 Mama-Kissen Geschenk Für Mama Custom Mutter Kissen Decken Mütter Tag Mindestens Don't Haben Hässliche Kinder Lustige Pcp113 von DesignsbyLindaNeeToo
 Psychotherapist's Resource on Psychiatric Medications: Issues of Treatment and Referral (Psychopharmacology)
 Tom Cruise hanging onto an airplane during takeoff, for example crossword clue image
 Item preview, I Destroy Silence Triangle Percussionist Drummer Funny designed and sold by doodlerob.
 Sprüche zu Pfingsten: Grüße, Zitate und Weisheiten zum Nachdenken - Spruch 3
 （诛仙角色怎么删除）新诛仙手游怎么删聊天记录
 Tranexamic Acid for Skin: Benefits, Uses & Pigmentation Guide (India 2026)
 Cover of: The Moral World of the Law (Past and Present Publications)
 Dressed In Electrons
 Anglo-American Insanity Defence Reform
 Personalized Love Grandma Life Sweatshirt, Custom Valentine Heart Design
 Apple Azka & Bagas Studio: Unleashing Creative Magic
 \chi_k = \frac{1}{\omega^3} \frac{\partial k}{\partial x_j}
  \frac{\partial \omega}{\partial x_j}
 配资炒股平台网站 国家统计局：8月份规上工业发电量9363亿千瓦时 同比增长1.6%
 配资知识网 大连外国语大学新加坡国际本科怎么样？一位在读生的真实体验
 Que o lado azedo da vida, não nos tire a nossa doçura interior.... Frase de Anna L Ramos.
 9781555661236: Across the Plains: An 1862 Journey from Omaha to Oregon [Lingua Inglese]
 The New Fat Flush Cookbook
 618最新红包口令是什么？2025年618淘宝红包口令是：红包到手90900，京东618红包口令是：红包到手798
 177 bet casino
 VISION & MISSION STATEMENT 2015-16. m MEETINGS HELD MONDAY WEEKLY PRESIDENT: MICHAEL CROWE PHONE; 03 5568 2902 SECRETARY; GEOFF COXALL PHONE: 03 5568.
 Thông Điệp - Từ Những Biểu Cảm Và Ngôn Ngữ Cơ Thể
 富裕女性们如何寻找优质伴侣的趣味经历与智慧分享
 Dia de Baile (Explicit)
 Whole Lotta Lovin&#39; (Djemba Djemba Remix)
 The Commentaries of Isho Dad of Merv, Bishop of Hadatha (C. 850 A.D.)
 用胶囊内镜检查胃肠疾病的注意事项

========================

Work to be completed:
Update the entries from the start through the line containing "Anglo-American Insanity Defence Reform" by replacing "Moral" with "Ethical", leaving everything else unchanged.

Response for this exercise:
 Mama-Kissen Geschenk Für Mama Custom Mutter Kissen Decken Mütter Tag Mindestens Don't Haben Hässliche Kinder Lustige Pcp113 von DesignsbyLindaNeeToo
 Psychotherapist's Resource on Psychiatric Medications: Issues of Treatment and Referral (Psychopharmacology)
 Tom Cruise hanging onto an airplane during takeoff, for example crossword clue image
 Item preview, I Destroy Silence Triangle Percussionist Drummer Funny designed and sold by doodlerob.
 Sprüche zu Pfingsten: Grüße, Zitate und Weisheiten zum Nachdenken - Spruch 3
 （诛仙角色怎么删除）新诛仙手游怎么删聊天记录
 Tranexamic Acid for Skin: Benefits, Uses & Pigmentation Guide (India 2026)
 Cover of: The Ethical World of the Law (Past and Present Publications)
 Dressed In Electrons
 Anglo-American Insanity Defence Reform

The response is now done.